Conditional Bilingual Mutual Information Based Adaptive Training for
Neural Machine Translation
- URL: http://arxiv.org/abs/2203.02951v1
- Date: Sun, 6 Mar 2022 12:34:10 GMT
- Title: Conditional Bilingual Mutual Information Based Adaptive Training for
Neural Machine Translation
- Authors: Songming Zhang, Yijin Liu, Fandong Meng, Yufeng Chen, Jinan Xu, Jian
Liu and Jie Zhou
- Abstract summary: Token-level adaptive training approaches can alleviate the token imbalance problem.
We propose a target-context-aware metric, named conditional bilingual mutual information (CBMI)
CBMI can be efficiently calculated during model training without any pre-specific statistical calculations.
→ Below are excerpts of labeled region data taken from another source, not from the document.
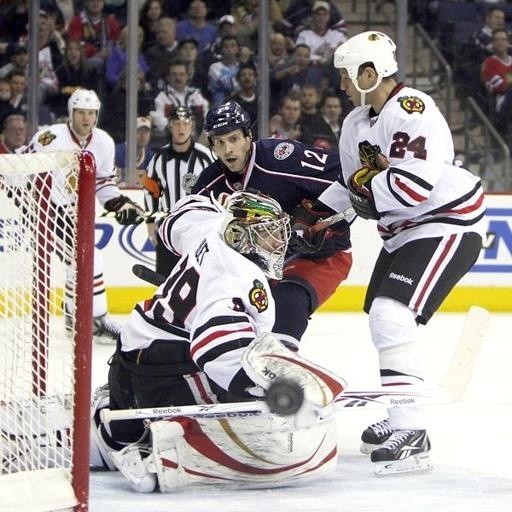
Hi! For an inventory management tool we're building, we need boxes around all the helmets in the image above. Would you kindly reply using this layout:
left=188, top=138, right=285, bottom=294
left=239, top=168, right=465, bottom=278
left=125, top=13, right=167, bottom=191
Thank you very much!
left=333, top=31, right=399, bottom=78
left=168, top=99, right=251, bottom=146
left=223, top=192, right=290, bottom=250
left=67, top=88, right=102, bottom=124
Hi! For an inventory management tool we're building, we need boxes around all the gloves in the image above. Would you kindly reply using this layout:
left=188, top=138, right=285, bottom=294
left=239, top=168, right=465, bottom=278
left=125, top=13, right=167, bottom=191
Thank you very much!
left=112, top=194, right=145, bottom=224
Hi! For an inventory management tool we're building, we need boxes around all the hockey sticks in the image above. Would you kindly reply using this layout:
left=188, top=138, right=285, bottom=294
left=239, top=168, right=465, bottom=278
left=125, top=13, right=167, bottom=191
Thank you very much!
left=100, top=304, right=490, bottom=424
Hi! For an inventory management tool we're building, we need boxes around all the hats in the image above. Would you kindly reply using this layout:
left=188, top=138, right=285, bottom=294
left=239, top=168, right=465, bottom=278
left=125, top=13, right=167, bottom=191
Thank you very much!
left=136, top=116, right=151, bottom=131
left=218, top=15, right=235, bottom=25
left=311, top=0, right=331, bottom=12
- Score: 66.23055784400475
- License: http://arxiv.org/licenses/nonexclusive-distrib/1.0/
- Abstract: Token-level adaptive training approaches can alleviate the token imbalance
problem and thus improve neural machine translation, through re-weighting the
losses of different target tokens based on specific statistical metrics (e.g.,
token frequency or mutual information). Given that standard translation models
make predictions on the condition of previous target contexts, we argue that
the above statistical metrics ignore target context information and may assign
inappropriate weights to target tokens. While one possible solution is to
directly take target contexts into these statistical metrics, the
target-context-aware statistical computing is extremely expensive, and the
corresponding storage overhead is unrealistic. To solve the above issues, we
propose a target-context-aware metric, named conditional bilingual mutual
information (CBMI), which makes it feasible to supplement target context
information for statistical metrics. Particularly, our CBMI can be formalized
as the log quotient of the translation model probability and language model
probability by decomposing the conditional joint distribution. Thus CBMI can be
efficiently calculated during model training without any pre-specific
statistical calculations and large storage overhead. Furthermore, we propose an
effective adaptive training approach based on both the token- and
sentence-level CBMI. Experimental results on WMT14 English-German and WMT19
Chinese-English tasks show our approach can significantly outperform the
Transformer baseline and other related methods.